Reputation: 1869

smallest divisor of an integer without computing the square root explcitly

This code gives the smallest divisor of an integer. But the problem is I have to calculate the square root. Is there a way so that I don't have to calculate the square root explicitly?

int d,r,n;
scanf("%d",&n);
if(n%2==0)
{
    printf("2 is ans"); 
}
else
{
    r=sqrt(n);
    d=3;
    while((n%d!=0)&&d<r)
    {
        d=d+2; 
    }
    if(n%d==0)
        printf("ans is %d",d);
    else
        printf("ans is 1");
}

Upvotes: 3

Answers (4)

jxh

Reputation: 70472

Since code-efficiency was one of the tags, tweak the answers provided a bit:

while ((n%d) && (d<n/d)) d+=2;

The compiler is more likely to reuse the result of the division operator this way.

TASKS:
1/ Answer these from the smallest-divisor thread:
(a) What value is d set to before the loop begins in the posted code?
(b) What reputation figure is shown for jxh?
(c) Which tag does jxh give as the reason for tweaking the answers?
2/ Quote the smallest-divisor thread unchanged, everything from "Reputation: 1869" down to "square root explicitly?".
3/ List every variable declared in the code posted in the smallest-divisor thread.

DATASET CONTENT:
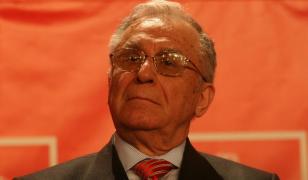 Ion Iliescu suferă de cancer pulmonar. Spitalul SRI: A fost operat în această dimineaţă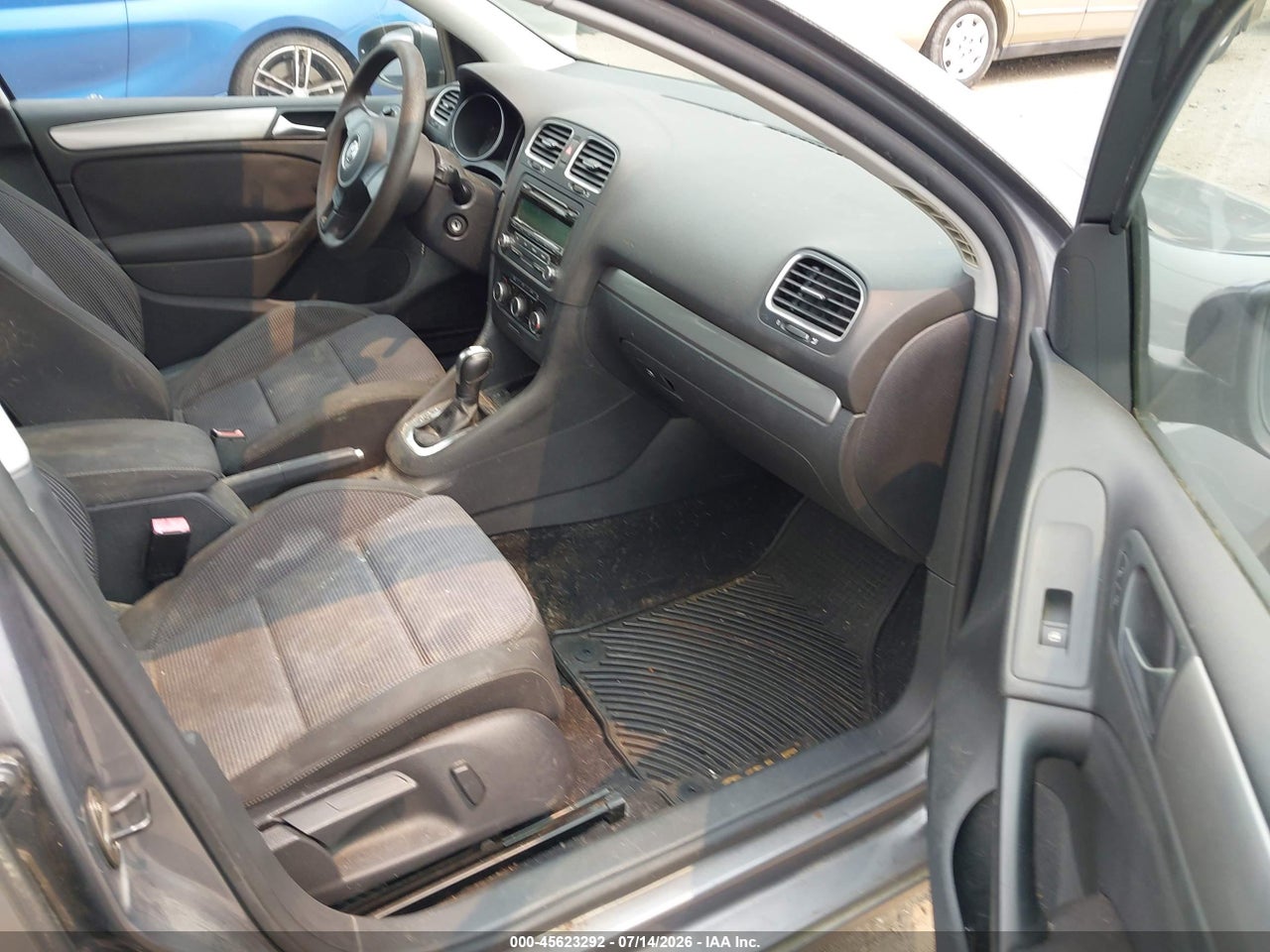 2012 VOLKSWAGEN GOLF 2.5L 4-DOOR thumbnail 6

ANSWERS FOR THE TASKS:
1/
(a) 3
(b) 70472
(c) code-efficiency

2/
Reputation: 1869

smallest divisor of an integer without computing the square root explcitly

This code gives the smallest divisor of an integer. But the problem is I have to calculate the square root. Is there a way so that I don't have to calculate the square root explicitly?

3/ d, r, n